Task data:
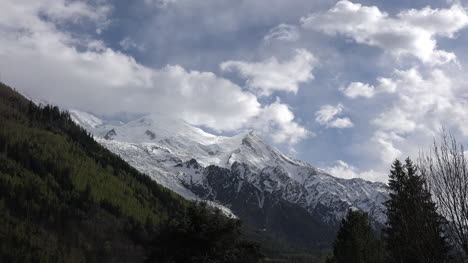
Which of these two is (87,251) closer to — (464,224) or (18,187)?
(18,187)

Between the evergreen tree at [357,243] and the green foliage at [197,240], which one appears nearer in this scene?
the green foliage at [197,240]

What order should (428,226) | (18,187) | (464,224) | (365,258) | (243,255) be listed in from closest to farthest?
(464,224), (428,226), (243,255), (365,258), (18,187)

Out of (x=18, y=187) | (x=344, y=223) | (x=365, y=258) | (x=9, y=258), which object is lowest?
(x=9, y=258)

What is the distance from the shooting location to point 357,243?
162 feet

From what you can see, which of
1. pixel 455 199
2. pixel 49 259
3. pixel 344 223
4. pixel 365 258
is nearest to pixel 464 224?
pixel 455 199

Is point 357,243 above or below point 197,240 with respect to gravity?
above

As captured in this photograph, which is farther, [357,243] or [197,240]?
[357,243]

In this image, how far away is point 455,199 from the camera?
60.3 feet

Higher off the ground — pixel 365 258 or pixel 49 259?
pixel 365 258

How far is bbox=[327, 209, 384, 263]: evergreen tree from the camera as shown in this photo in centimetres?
4665

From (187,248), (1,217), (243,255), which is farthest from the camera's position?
(1,217)

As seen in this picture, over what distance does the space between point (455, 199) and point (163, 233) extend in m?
20.9

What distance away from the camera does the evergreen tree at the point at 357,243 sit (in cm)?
4665

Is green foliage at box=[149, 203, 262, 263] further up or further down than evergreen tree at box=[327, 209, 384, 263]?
further down
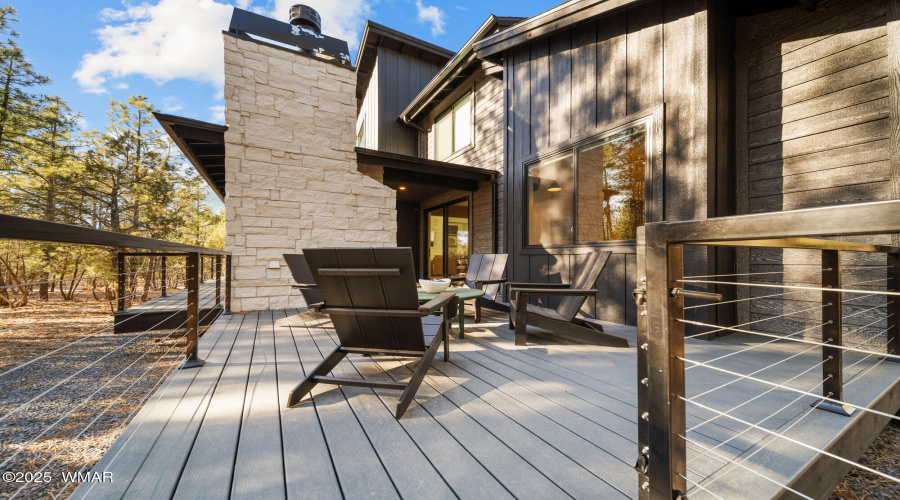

Problem description: Retype all of the material above word for word, and leave the pictures out of your copy.

Answer to the problem:
Which of these two is (87,251) closer to — (464,224) or (18,187)?
(18,187)

Between the evergreen tree at [357,243] and the green foliage at [197,240], which one appears nearer in this scene?
the green foliage at [197,240]

What order should (428,226) | (18,187) | (464,224) | (365,258) | (243,255) be listed in from closest to farthest?
(464,224), (428,226), (243,255), (365,258), (18,187)

Out of (x=18, y=187) | (x=344, y=223) | (x=365, y=258) | (x=9, y=258), which object is lowest?
(x=9, y=258)

What is the distance from the shooting location to point 357,243?
162 feet

From what you can see, which of
1. pixel 455 199
2. pixel 49 259
3. pixel 344 223
4. pixel 365 258
is nearest to pixel 464 224?
pixel 455 199

Is point 357,243 above or below point 197,240 with respect to gravity?
above

As captured in this photograph, which is farther, [357,243] or [197,240]?
[357,243]

In this image, how far away is point 455,199 from the camera?
60.3 feet

Higher off the ground — pixel 365 258 or pixel 49 259?
pixel 365 258

How far is bbox=[327, 209, 384, 263]: evergreen tree from the camera as shown in this photo in centimetres?
4665

From (187,248), (1,217), (243,255), which is farthest from the camera's position?
(1,217)

As seen in this picture, over what distance does the space between point (455, 199) and point (163, 233) extend in m?
20.9

What distance away from the camera does the evergreen tree at the point at 357,243 sit (in cm)?
4665

Is green foliage at box=[149, 203, 262, 263] further up or further down than evergreen tree at box=[327, 209, 384, 263]?
further down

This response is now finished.